We mourn Senator Dianne Feinstein, a stalwart champion on humane issues across the board, a 100 percenter on our Humane Scorecard year after year, our Legislator of the Year in 2016 and most recently, a leader in the fight to uphold California’s Prop 12 and defeat the dangerous Ending Agricultural Trade Suppression (EATS) Act that could negate countless state and local laws. We will miss her deeply and we extend our condolences to her daughter and other family members, as well as to the phenomenal staff members who supported her work and were, as Senator Feinstein was, generous with their time and advice to us over the years.

Dianne Feinstein was never one to stand on the sidelines for an important fight. So, it was no surprise that even as her health declined, she came through strong on the campaign to stop EATS in its tracks. She co-led the recent Senate letter against EATS, just as she fought hard against its predecessor measure, the King Amendment, in previous Farm Bill battles.

The highlights of her animal welfare legacy include her leadership in just about every dimension of our work.

On farm animal welfare, in addition to EATS, Senator Feinstein stood with us in our efforts to secure protections for “downed” calves and cows too sick, injured or weak to stand, supported measures for the humane treatment of egg-laying hens, pushed for appropriations language to curb the reckless misuse of antibiotics on factory farms that contributes to antibiotic resistance and props up inhumane conditions , fought against ag subsidies for fat cat millionaires, and advocated for the EPA’s efforts to collect greenhouse gas emissions data from intensive confinement factory farms.

On wildlife issues, she was a strong champion of the END Wildlife Trafficking Act, of ESA protections for African elephants, lions and leopards, of prohibitions on ivory imports, and of marine mammal protection, as in her sponsorship of the SWIMS Act. She was outspoken   in her efforts to end the National Park Service’s shooting of deer on Point Reyes National Seashore.

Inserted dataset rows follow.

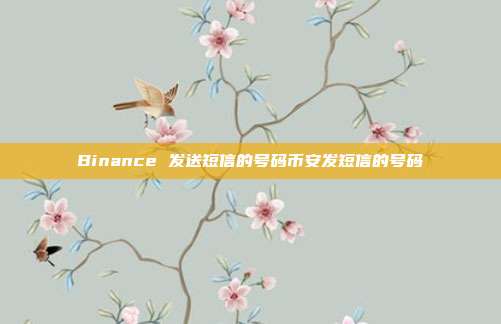 Binance 发送短信的号码币安发短信的号码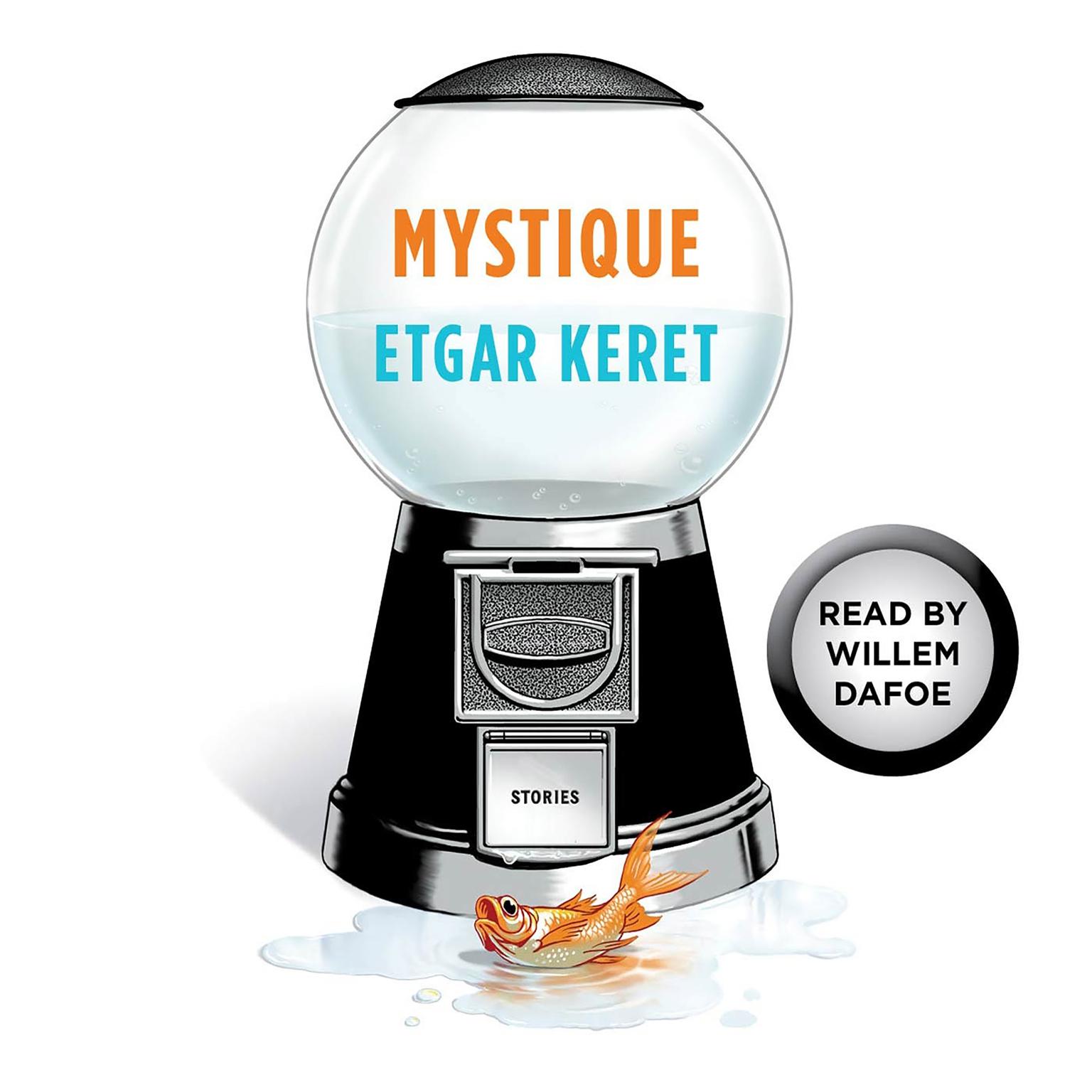Mystique: A Story From Suddenly, a Knock on the Door Audiobook, by Etgar Keret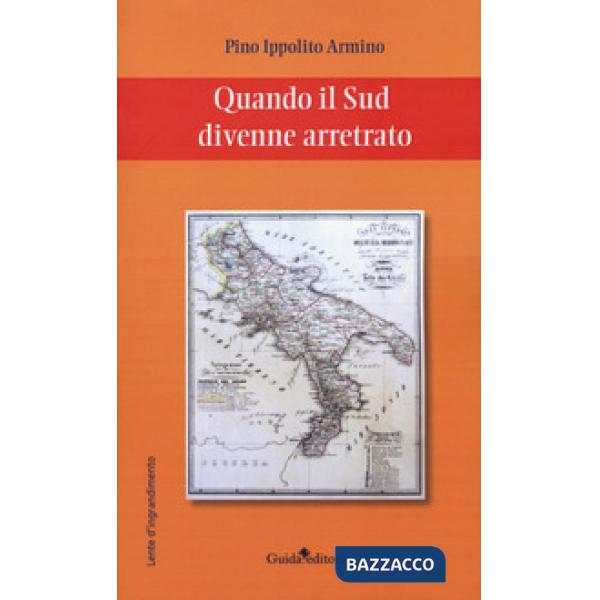 Quando il Sud divenne arretrato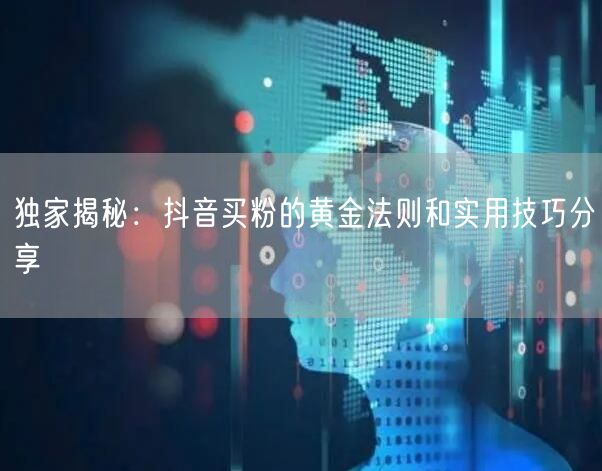 独家揭秘：抖音买粉的黄金法则和实用技巧分
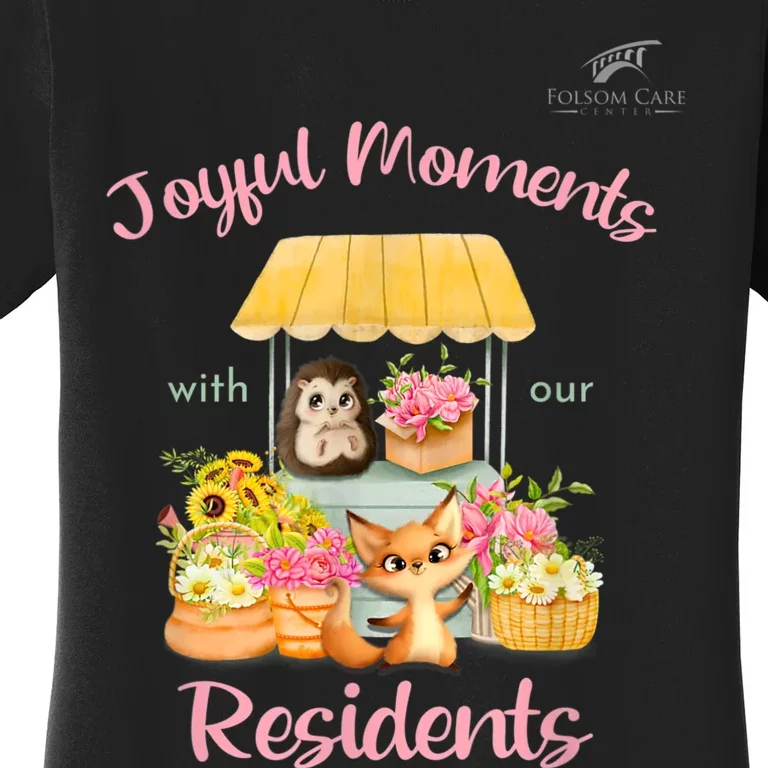 Joyful Moments With Our Residents Folsom Care Center Women's T-Shirt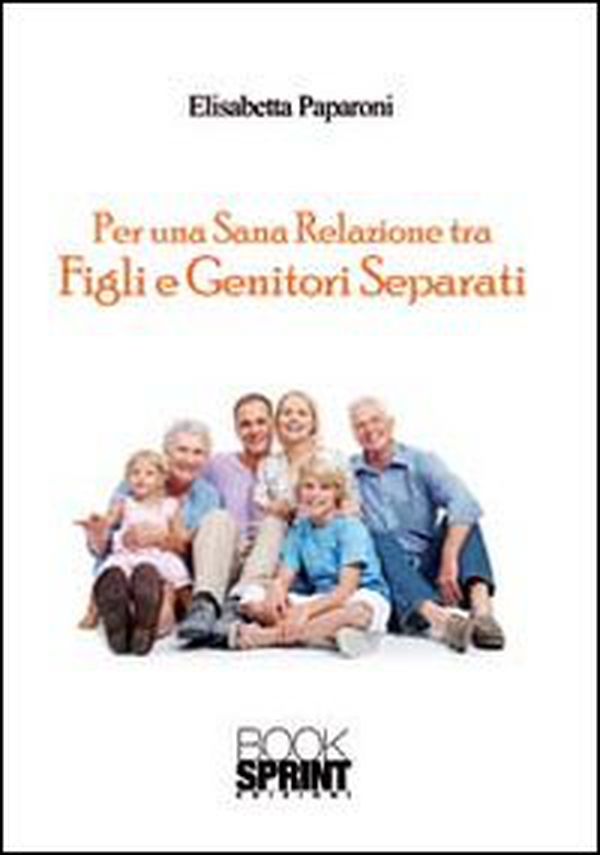 Per una sana relazione tra figli e genitori separati - Librerie.coop Per una sana relazione tra figli e genitori separati - Librerie.coop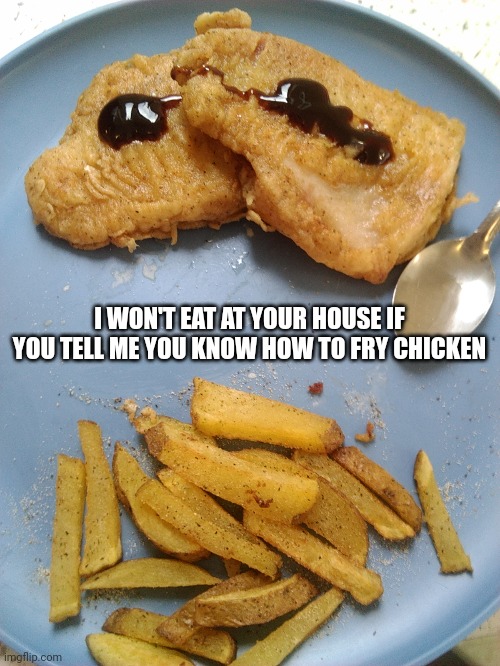 Arrogance is burnt, raw; bloody chicken | I WON'T EAT AT YOUR HOUSE IF YOU TELL ME YOU KNOW HOW TO FRY CHICKEN | image tagged in chicken for the soul | made w/ Imgflip meme maker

Serving on the Senate Appropriations Committee since 1993, Senator Feinstein played a critical role in securing funding and directing policies that improve animal welfare across the federal government. One of these crucial items was requiring inspections at the U.S. Meat Animal Research Center and other USDA facilities to bring them into compliance with the Animal Welfare Act, following a New York Times investigation that exposed shocking instances of animal mistreatment in experiments conducted on farm animals. She was also a staunch  advocate to secure the horse slaughter defund amendment that we have championed year after year during the annual appropriations process.

Senator Feinstein also supported legislation to improve the lives of countless companion animals including the Pets on Trains bill enacted in the FAST Act to enable passengers to bring cats and dogs onboard with them, joined Senator Durbin in calling on USDA to update its animal care standards for commercial dog breeding facilities, and consistently cosponsored the Puppy Protection Act to upgrade standards of care for commercial breeders, as well as being a tireless voice to end the cruelty of horse soring.

These achievements, just some of the many with which Senator Feinstein was associated, don’t even begin to capture what it means for a United States Senator to lend time, energy and political capital to animal protection. She was the epitome of the engaged and skillful politician when it came to animal welfare, and her death is an immense loss. We’ll remember her with gratitude and admiration, and we’ll never forget her devotion to duty, her compassion for the animals whose interests we’ve sworn to defend, and her courageous spirit in stepping up for those who cannot speak for themselves.